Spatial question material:
··········
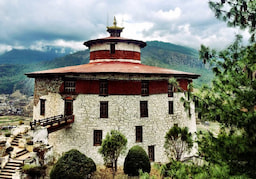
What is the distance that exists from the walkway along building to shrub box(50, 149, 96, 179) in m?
4.32

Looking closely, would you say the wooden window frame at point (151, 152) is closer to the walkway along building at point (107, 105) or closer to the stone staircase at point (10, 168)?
the walkway along building at point (107, 105)

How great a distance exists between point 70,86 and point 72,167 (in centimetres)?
898

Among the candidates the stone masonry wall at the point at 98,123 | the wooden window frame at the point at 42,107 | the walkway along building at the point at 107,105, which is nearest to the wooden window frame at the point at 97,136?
the walkway along building at the point at 107,105

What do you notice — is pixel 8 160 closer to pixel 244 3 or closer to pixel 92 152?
pixel 92 152

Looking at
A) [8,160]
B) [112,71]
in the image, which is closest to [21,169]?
[8,160]

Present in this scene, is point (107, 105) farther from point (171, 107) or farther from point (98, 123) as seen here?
point (171, 107)

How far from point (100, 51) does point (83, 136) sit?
41.9 ft

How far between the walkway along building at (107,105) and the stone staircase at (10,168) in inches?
224

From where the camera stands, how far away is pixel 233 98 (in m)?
6.75

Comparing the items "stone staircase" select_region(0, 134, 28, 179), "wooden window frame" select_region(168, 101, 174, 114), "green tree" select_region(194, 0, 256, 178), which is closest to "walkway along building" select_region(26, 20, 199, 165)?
"wooden window frame" select_region(168, 101, 174, 114)

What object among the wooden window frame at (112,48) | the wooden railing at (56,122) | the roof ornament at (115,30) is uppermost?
the roof ornament at (115,30)

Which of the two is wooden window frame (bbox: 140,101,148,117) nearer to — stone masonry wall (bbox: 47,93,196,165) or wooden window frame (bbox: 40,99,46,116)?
stone masonry wall (bbox: 47,93,196,165)

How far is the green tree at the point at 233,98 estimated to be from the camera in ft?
19.8

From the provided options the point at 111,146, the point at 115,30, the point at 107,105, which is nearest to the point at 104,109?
the point at 107,105
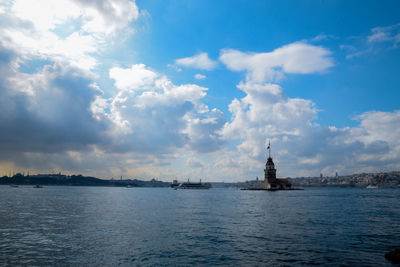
··········
Please rewrite every line of the material above as a JSON list of strings, one string per line, skipping blank lines and leaving out the pictures.

# [OUTPUT FOR THIS EXERCISE]
[
  "What is the distance that exists from the walkway along building to shrub box(50, 149, 96, 179) in m?",
  "4.32",
  "Looking closely, would you say the wooden window frame at point (151, 152) is closer to the walkway along building at point (107, 105) or closer to the stone staircase at point (10, 168)?",
  "the walkway along building at point (107, 105)",
  "How great a distance exists between point 70,86 and point 72,167 (in centimetres)?",
  "898",
  "Among the candidates the stone masonry wall at the point at 98,123 | the wooden window frame at the point at 42,107 | the walkway along building at the point at 107,105, which is nearest to the wooden window frame at the point at 97,136?",
  "the walkway along building at the point at 107,105",
  "What do you notice — is pixel 8 160 closer to pixel 244 3 or closer to pixel 92 152?",
  "pixel 92 152",
  "Looking at",
  "A) [8,160]",
  "B) [112,71]",
  "in the image, which is closest to [21,169]?",
  "[8,160]",
  "Present in this scene, is point (107, 105) farther from point (171, 107) or farther from point (98, 123) as seen here?",
  "point (171, 107)",
  "How far from point (100, 51) does point (83, 136) sit?",
  "41.9 ft",
  "How far between the walkway along building at (107,105) and the stone staircase at (10,168) in inches?",
  "224",
  "From where the camera stands, how far away is pixel 233 98 (in m)?",
  "6.75",
  "Comparing the items \"stone staircase\" select_region(0, 134, 28, 179), \"wooden window frame\" select_region(168, 101, 174, 114), \"green tree\" select_region(194, 0, 256, 178), which is closest to \"walkway along building\" select_region(26, 20, 199, 165)?",
  "\"wooden window frame\" select_region(168, 101, 174, 114)",
  "What object among the wooden window frame at (112,48) | the wooden railing at (56,122) | the roof ornament at (115,30) is uppermost?",
  "the roof ornament at (115,30)",
  "Which of the two is wooden window frame (bbox: 140,101,148,117) nearer to — stone masonry wall (bbox: 47,93,196,165) or wooden window frame (bbox: 40,99,46,116)?",
  "stone masonry wall (bbox: 47,93,196,165)",
  "How far is the green tree at the point at 233,98 estimated to be from the camera in ft?",
  "19.8",
  "From the provided options the point at 111,146, the point at 115,30, the point at 107,105, which is nearest to the point at 104,109?",
  "the point at 107,105"
]